Residing in the Bay Area (Part 2 “Affordable” Housing)
While yesterday’s Part 1 post on quality of life was an introspective examination about living in the high-priced Bay Area, today’s post will deal with the practical side of economically residing here. I’d like to note that I’m not going to mention home buying for two reasons, first one being that Brad and I are not even in a position to own a home here, thus my knowledge is limited. Secondly, in contrast to a nationwide trend, renting is less expensive than buying in the Bay Area. Many factors go into determining the Rent vs. Buy Index, but the financial strain is determined my a price-to-rent ratio. For more info on that, visit Trulia.
If you read my ramblings from yesterday, then you know that Brad and I initially plopped ourselves smack dab in the heart of San Francisco, along with our three cats, in a tiny 400 sq. ft. apartment at the “affordable” city living cost of $1550/month. I also made the point to tell you that it was actually comparable to our cost of living when we owned a home in North Carolina. We sacrificed living space, a yard, a car, and the majority of our furniture and possessions. At the same time, giving up these extras actually saved us money, which was then applied to our higher cost of living expenses in the Bay Area. Of course, this is the lifestyle we wanted—without a doubt, not everyone’s cup of tea. But if you are considering living in an expensive city like San Francisco, make sure to be realistic. What “things” are you willing to give up to live there? If you really want it, you might be surprised at how much money is saved in these sacrifices.
However, after two years of living in our crammed city apartment, we realized that San Francisco was only a small part of the Bay Area which spans across nine counties. Exploring beyond the confines of the city, we found pockets of cultural goodness sprinkled across the region, and more importantly, spacious apartments and affordable rent. Not only that, more than a few Bay area neighborhoods and towns include the metropolitan characteristics we loved about San Francisco like culture, beautiful surroundings, diverse people, walkability, public transit on top of easy access to the city. But affordability became the deciding factor. Whereas, a 1 bedroom rental in the city hovered around $1600/month on the low end, we found 1 bedroom rentals not far beyond the city as low as $1000/month in great neighborhoods like Lake Merritt, Rockridge, Berkeley, San Rafael and Alameda to name a few.
Ultimately we settled on a spacious 1 bedroom for $1100/month in Alameda, a small island in the San Francisco Bay next to Oakland. With its tree-lined streets, Victorian houses, beaches, parks, and charming mom-and-pop shops/restaurants, we’ve been happily living here for over two and half years. Although it doesn’t replace the fun of living in San Francisco, it’s been a good compromise especially in the midst of our current money saving endeavors.

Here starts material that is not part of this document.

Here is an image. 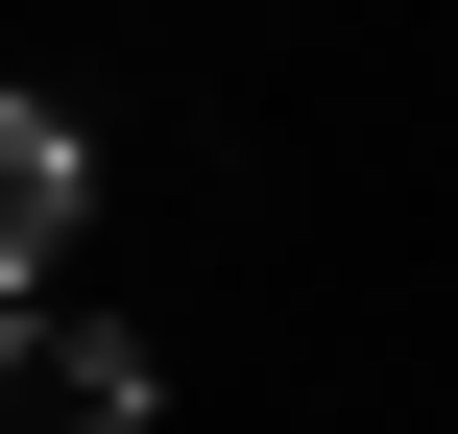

In the long run, finding affordable housing is dependent upon your current lifestyle and circumstances surrounding your career and income. But let’s not forget personal aspirations and self-fulfillment. I think most people “settle” and that’s it—leaving their quality of life in the dust.
Hopefully, through these posts, you’ve gained some insight into our frugal financial decisions when it comes to choosing where to live in this pricey region of the country. I’ll continue posting in the coming months in this new series Frugal by the Bay, addressing more thrifty lifestyle choices we make while living in the San Francisco Bay Area.